PERTH, June 7 (Reuters) - Brent crude fell below $114 a barrel on Tuesday on expectations OPEC may raise its production target this week and lingering concerns that a weak economic outlook will dent demand.

Top oil exporter Saudi Arabia and other Gulf producers, including Kuwait and the United Arab Emirates, favour a hike in output on concerns that high oil prices are limiting economic growth. [ID:nLDE7551VM]

But delegates gathering in Vienna for the OPEC meeting on Wednesday say a deal to do anything more than just close the gap between OPEC's out-of-date official production target and actual supplies could prove difficult.

"Slowly the market is turning the focus to the OPEC meeting and certainly a lot of the rumours around that meeting are that Saudi Arabia are lobbying quite hard for OPEC to increase their production quotas and that's exacerbating the downside for oil," Ben Westmore, a commodities analyst at National Australia Bank in Melbourne, said.

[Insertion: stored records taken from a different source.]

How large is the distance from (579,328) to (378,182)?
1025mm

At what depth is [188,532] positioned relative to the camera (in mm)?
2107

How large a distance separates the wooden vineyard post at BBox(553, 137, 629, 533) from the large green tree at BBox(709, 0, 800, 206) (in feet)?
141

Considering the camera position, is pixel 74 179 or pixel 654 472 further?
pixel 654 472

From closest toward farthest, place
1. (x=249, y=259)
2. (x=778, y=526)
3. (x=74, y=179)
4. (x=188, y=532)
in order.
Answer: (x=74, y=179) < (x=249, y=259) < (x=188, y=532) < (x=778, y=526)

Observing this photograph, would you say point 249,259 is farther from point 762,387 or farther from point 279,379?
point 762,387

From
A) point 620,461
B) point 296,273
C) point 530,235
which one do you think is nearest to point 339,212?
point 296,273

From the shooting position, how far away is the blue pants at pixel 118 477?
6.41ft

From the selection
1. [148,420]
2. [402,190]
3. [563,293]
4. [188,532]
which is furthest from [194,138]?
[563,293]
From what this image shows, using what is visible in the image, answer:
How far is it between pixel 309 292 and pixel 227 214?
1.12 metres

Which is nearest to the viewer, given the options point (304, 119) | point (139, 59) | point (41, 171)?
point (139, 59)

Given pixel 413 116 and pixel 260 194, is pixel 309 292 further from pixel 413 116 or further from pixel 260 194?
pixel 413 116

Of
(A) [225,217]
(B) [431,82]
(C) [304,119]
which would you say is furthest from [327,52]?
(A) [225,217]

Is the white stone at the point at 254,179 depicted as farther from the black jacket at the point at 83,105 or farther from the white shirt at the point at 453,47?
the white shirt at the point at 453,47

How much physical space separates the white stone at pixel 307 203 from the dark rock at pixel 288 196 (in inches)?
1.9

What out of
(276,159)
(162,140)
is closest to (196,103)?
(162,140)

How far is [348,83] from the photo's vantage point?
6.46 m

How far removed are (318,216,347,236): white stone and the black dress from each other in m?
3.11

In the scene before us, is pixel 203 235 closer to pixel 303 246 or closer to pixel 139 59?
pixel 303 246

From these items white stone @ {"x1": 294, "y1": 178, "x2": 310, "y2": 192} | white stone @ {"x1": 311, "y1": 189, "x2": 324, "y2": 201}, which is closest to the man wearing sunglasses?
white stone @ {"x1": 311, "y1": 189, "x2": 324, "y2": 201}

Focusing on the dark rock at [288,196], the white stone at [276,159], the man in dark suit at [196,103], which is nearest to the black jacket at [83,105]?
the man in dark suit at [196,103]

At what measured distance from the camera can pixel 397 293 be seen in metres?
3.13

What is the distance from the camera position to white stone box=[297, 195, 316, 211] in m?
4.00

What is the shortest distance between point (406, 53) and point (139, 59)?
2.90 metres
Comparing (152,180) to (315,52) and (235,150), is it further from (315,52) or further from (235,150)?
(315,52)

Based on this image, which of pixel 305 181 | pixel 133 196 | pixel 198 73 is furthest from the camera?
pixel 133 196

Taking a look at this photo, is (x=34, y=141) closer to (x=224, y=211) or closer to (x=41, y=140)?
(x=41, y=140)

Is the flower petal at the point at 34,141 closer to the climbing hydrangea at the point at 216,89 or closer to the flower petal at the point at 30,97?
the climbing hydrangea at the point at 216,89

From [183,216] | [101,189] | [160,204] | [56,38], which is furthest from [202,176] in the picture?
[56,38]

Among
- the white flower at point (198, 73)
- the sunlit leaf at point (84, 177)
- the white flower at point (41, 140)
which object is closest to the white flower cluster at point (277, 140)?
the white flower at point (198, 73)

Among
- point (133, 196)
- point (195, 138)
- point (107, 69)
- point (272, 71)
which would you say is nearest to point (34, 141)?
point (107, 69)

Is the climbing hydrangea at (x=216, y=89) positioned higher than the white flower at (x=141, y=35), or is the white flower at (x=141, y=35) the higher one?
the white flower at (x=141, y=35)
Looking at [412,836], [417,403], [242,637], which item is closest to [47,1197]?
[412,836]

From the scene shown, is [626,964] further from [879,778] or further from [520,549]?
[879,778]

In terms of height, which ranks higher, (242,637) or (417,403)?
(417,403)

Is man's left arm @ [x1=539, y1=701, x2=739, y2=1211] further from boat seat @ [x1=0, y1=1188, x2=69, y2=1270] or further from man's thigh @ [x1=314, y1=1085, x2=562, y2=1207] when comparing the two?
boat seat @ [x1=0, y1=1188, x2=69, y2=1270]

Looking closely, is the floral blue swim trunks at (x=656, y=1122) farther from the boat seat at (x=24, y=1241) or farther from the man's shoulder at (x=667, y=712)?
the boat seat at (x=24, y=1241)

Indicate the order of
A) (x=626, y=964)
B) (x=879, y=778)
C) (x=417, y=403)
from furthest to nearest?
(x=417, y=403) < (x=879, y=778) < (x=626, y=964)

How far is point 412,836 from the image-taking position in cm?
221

"There seems to be some political pressure (to increase production quotas). If they do and you have extra output coming out of those OPEC countries, it is adding to already fairly abundant supply of oil. There's no doubt that that caused some downside risks to the oil price."

Brent crude fell 62 cents to $113.86 a barrel by 0334 GMT, after falling $1.36 to settle at $114.48 on Monday, its weakest close in nearly two weeks. NYMEX crude fell 65 cents to $98.36 a barrel.

Worries about the economic outlook, especially in top global oil consumer the United States, also dragged oil prices down.

"The demand side and the hangover from the weak jobs numbers out of the U.S. (last week) have had a dampening effect on the oil price," Westmore said.

High fuel prices and weak U.S. economic numbers could prompt the U.S. government's energy forecasting agency to cut its global oil demand estimate for the second month running. [ID:nN06122526]

But U.S. oil inventory reports from industry and government could show that stockpiles fell slightly last week, a Reuters poll of analysts on Monday showed. Gasoline and distillate stockpiles were expected to rise.

Technical charts indicated that oil prices may drop in the short term, with Brent expected to slip to $112 per barrel while U.S. oil could fall to $97 per barrel.

But the correction in oil prices is temporary, a Reuters market analyst Wang Tao said, adding that charts show U.S. and Brent crude oil futures will fall further in the short term before resuming a long-term uptrend that could see prices revisit May and April highs by the end of 2011. [ID:nL3E7H704Y]

POLITICAL UPHEAVALS SUPPORT

The threat that violence in Yemen, Syria, and Libya could disrupt more oil supplies continues to support prices.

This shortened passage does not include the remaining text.